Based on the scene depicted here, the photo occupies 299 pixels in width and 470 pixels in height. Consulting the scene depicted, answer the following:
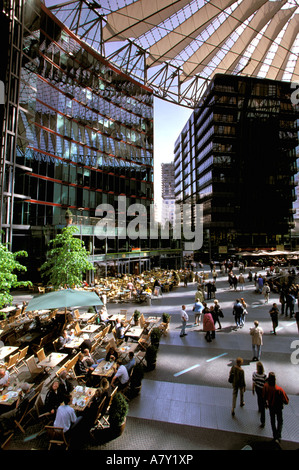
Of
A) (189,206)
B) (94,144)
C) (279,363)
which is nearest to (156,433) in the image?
(279,363)

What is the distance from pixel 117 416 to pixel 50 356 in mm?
3889

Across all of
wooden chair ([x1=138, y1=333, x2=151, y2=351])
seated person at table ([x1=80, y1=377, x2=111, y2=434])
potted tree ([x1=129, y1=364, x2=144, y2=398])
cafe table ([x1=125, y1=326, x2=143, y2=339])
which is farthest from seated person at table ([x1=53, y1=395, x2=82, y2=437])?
cafe table ([x1=125, y1=326, x2=143, y2=339])

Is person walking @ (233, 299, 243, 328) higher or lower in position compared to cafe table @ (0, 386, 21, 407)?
higher

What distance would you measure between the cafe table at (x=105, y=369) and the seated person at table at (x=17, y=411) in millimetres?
1764

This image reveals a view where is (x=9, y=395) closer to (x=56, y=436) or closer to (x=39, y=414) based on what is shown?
(x=39, y=414)

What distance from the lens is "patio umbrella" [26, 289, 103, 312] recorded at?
904 centimetres

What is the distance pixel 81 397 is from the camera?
6152mm

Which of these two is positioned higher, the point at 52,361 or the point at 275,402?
the point at 275,402

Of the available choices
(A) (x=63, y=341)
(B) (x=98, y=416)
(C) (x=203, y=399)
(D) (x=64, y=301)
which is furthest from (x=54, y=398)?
(C) (x=203, y=399)

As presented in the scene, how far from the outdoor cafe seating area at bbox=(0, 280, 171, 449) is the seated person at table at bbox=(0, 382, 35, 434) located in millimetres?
114

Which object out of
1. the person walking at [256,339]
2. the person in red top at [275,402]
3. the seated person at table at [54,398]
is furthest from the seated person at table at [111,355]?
the person walking at [256,339]

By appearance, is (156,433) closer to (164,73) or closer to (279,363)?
(279,363)

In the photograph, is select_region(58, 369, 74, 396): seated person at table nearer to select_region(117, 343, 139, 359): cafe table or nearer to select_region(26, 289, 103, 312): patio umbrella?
select_region(117, 343, 139, 359): cafe table

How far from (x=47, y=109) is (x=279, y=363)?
33.1 meters
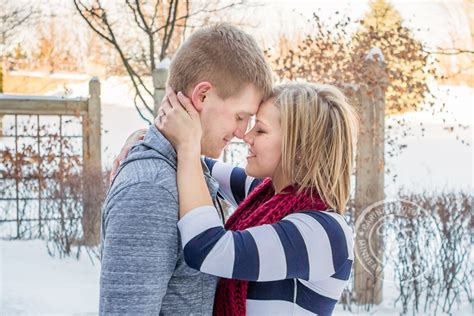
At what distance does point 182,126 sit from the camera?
1.63m

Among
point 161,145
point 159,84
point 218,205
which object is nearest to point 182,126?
point 161,145

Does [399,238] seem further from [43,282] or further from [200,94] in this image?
[200,94]

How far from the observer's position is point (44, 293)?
5.13 m

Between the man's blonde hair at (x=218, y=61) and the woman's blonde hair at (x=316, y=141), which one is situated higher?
the man's blonde hair at (x=218, y=61)

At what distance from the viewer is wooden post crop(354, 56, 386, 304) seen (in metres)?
5.19

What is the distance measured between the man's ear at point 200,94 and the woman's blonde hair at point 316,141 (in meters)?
0.22

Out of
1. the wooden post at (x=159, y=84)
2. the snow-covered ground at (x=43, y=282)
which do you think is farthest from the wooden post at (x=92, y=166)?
the wooden post at (x=159, y=84)

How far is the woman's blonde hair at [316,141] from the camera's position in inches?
69.9

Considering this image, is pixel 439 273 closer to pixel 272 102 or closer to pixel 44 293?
pixel 44 293

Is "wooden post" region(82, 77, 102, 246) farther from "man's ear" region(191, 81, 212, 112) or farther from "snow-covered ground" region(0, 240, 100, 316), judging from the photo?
"man's ear" region(191, 81, 212, 112)

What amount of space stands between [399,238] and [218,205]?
3709mm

────────────────────────────────────────

[Problem description] Rewrite the lines above as a Markdown table with a "Number" column and a "Line" column. Number the rows in order, skip blank lines, and leave the pictures out.

[Written solution]
| Number | Line |
|---|---|
| 1 | Based on the scene depicted here, the photo occupies 299 pixels in width and 470 pixels in height. Consulting the scene depicted, answer the following: |
| 2 | Of |
| 3 | A) (189,206) |
| 4 | B) (94,144) |
| 5 | C) (279,363) |
| 6 | which is nearest to (156,433) in the image? |
| 7 | (279,363) |
| 8 | What is the distance from pixel 117 416 to pixel 50 356 in mm? |
| 9 | 3889 |
| 10 | Across all of |
| 11 | wooden chair ([x1=138, y1=333, x2=151, y2=351]) |
| 12 | seated person at table ([x1=80, y1=377, x2=111, y2=434]) |
| 13 | potted tree ([x1=129, y1=364, x2=144, y2=398]) |
| 14 | cafe table ([x1=125, y1=326, x2=143, y2=339]) |
| 15 | which is farthest from seated person at table ([x1=53, y1=395, x2=82, y2=437])? |
| 16 | cafe table ([x1=125, y1=326, x2=143, y2=339]) |
| 17 | Is person walking @ (233, 299, 243, 328) higher or lower in position compared to cafe table @ (0, 386, 21, 407)? |
| 18 | higher |
| 19 | What distance would you measure between the cafe table at (x=105, y=369) and the seated person at table at (x=17, y=411) in millimetres? |
| 20 | 1764 |
| 21 | This image reveals a view where is (x=9, y=395) closer to (x=56, y=436) or closer to (x=39, y=414) based on what is shown? |
| 22 | (x=39, y=414) |
| 23 | What distance from the lens is "patio umbrella" [26, 289, 103, 312] recorded at? |
| 24 | 904 centimetres |
| 25 | What is the distance pixel 81 397 is from the camera? |
| 26 | 6152mm |
| 27 | Which of these two is positioned higher, the point at 52,361 or the point at 275,402? |
| 28 | the point at 275,402 |
| 29 | Of the available choices |
| 30 | (A) (x=63, y=341) |
| 31 | (B) (x=98, y=416) |
| 32 | (C) (x=203, y=399) |
| 33 | (D) (x=64, y=301) |
| 34 | which is furthest from (x=54, y=398)? |
| 35 | (C) (x=203, y=399) |
| 36 | As presented in the scene, how far from the outdoor cafe seating area at bbox=(0, 280, 171, 449) is the seated person at table at bbox=(0, 382, 35, 434) located in millimetres? |
| 37 | 114 |
| 38 | Which object out of |
| 39 | 1. the person walking at [256,339] |
| 40 | 2. the person in red top at [275,402] |
| 41 | 3. the seated person at table at [54,398] |
| 42 | is furthest from the seated person at table at [111,355]? |
| 43 | the person walking at [256,339] |
| 44 | By appearance, is (156,433) closer to (164,73) or closer to (279,363)? |
| 45 | (279,363) |
| 46 | In the photograph, is select_region(58, 369, 74, 396): seated person at table nearer to select_region(117, 343, 139, 359): cafe table or nearer to select_region(26, 289, 103, 312): patio umbrella? |
| 47 | select_region(117, 343, 139, 359): cafe table |
| 48 | How far from (x=47, y=109) is (x=279, y=363)? |
| 49 | 33.1 meters |
| 50 | At what distance does point 182,126 sit from the camera? |
| 51 | 1.63m |
| 52 | Among |
| 53 | point 161,145 |
| 54 | point 159,84 |
| 55 | point 218,205 |
| 56 | which object is nearest to point 182,126? |
| 57 | point 161,145 |
| 58 | Does [399,238] seem further from [43,282] or further from [200,94] in this image? |
| 59 | [200,94] |
| 60 | How far from the observer's position is point (44, 293)? |
| 61 | 5.13 m |
| 62 | Between the man's blonde hair at (x=218, y=61) and the woman's blonde hair at (x=316, y=141), which one is situated higher? |
| 63 | the man's blonde hair at (x=218, y=61) |
| 64 | At what distance from the viewer is wooden post crop(354, 56, 386, 304) seen (in metres)? |
| 65 | 5.19 |
| 66 | What is the distance measured between the man's ear at point 200,94 and the woman's blonde hair at point 316,141 (in meters)? |
| 67 | 0.22 |
| 68 | Out of |
| 69 | 1. the wooden post at (x=159, y=84) |
| 70 | 2. the snow-covered ground at (x=43, y=282) |
| 71 | which do you think is farthest from the wooden post at (x=92, y=166)? |
| 72 | the wooden post at (x=159, y=84) |
| 73 | How far is the woman's blonde hair at [316,141] from the camera's position in inches? |
| 74 | 69.9 |
| 75 | Considering this image, is pixel 439 273 closer to pixel 272 102 or closer to pixel 44 293? |
| 76 | pixel 44 293 |
| 77 | Is "wooden post" region(82, 77, 102, 246) farther from "man's ear" region(191, 81, 212, 112) or farther from "snow-covered ground" region(0, 240, 100, 316), judging from the photo? |
| 78 | "man's ear" region(191, 81, 212, 112) |
| 79 | What amount of space stands between [399,238] and [218,205]? |
| 80 | 3709mm |